Enforcement of a law that applies to so many ambiguous situations, all subject to very different interpretations and opinions, would require auditing the entity collecting the tax, which in this case is the doctor’s office. This would involve reviewing medical files and it would violate the privacy of thousands of patients across the state.  Will the state create a new audit division at the Department of Revenue Services with people trained to read medical files? Will charts – that include HIPPA protected information like mental state, drug use, and HIV status – be reviewed? In America, we have had considerable disagreement over the use of body scanners at our airports.  Many believe these scanners are a major violation of our privacy. Plastic surgery deals with sensitive areas of the body- face, breasts, genitalia, etc.  Do we really want auditors from the DRS reviewing our private medical files with names, addresses, telephone numbers, personal health information, before and after photographs, and financial information so they can decide if an operation was cosmetic or reconstructive?

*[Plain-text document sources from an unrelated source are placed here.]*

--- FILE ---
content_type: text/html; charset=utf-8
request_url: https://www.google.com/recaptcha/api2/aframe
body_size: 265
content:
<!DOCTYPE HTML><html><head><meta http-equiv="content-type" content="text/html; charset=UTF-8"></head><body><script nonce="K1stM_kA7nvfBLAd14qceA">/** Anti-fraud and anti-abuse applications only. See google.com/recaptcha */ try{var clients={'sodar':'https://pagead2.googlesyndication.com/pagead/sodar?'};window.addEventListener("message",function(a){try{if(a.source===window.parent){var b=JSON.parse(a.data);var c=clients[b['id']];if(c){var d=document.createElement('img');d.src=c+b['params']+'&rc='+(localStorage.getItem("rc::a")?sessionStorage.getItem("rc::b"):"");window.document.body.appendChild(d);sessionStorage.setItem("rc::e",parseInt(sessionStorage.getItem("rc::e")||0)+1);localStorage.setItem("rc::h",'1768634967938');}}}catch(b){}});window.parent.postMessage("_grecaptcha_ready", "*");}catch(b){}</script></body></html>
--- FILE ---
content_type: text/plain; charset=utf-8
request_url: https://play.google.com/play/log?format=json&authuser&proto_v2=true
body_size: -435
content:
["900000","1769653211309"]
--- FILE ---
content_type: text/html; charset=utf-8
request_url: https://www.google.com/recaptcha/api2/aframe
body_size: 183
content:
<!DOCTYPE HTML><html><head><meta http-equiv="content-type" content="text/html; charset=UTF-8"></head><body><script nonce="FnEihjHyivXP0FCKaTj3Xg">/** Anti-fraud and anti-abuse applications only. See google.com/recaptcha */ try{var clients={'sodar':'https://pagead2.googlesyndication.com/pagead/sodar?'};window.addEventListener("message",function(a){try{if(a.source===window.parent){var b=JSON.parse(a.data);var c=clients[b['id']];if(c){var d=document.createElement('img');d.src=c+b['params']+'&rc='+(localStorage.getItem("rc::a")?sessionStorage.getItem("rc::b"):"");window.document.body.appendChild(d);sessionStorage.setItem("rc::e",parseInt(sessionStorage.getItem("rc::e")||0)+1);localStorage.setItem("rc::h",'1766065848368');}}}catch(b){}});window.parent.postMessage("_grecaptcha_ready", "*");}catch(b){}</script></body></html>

Proponents of the tax will argue that the audited information would be confidential. But even if a patient did approve its release, how can we be sure our private health information will not end up on another lost DRS laptop? One of my colleagues financial information was on that now infamously lost DRS laptop, exposing him to identity theft. With that kind of record, how are we to trust that the state will protect our patients under this proposal?

New Jersey is a small state and it is a short drive from any town to get to another state. Following implementation of the cosmetic tax there was a 52 percent drop in cosmetic surgery volume during the next three years. Most of the patients went to New York, Pennsylvania, and Delaware. Connecticut is a smaller state than New Jersey. One would reasonably expect a similar drop in cosmetic volume here. Proponents of this bill have said they are ok with patients going to other states for the cosmetic procedures that would be taxed here.  Medical offices that lose patients to surrounding states will also lose revenue. This loss, coupled with the additional financial and bookkeeping burden of the tax could drive some of the best plastic surgeons out of Connecticut or into retirement, leaving cancer, burn and other needy patients without care they need. Other offices may be forced to downsize staff. Not only will patients loose access to specialized surgical care but Connecticut will lose jobs.
 
In New Jersey, with the loss of surgical cases and with so many difficulties in differentiating between reconstructive and cosmetic surgery, the cosmetic tax cost more money to administer than it generated. It resulted in a net loss of revenue to the state and they are trying to repeal it. Here in Connecticut, the proposal to tax cosmetic surgery raises many of the same questions that are not likely to have satisfactory answers.Taxing medical procedures won’t bring in the needed revenue, and its long term impact could be devastating.

Dr. Harold Beam is president of the Connecticut Society of Plastic and Reconstructive Surgeons and a member of the Connecticut State Medical Society.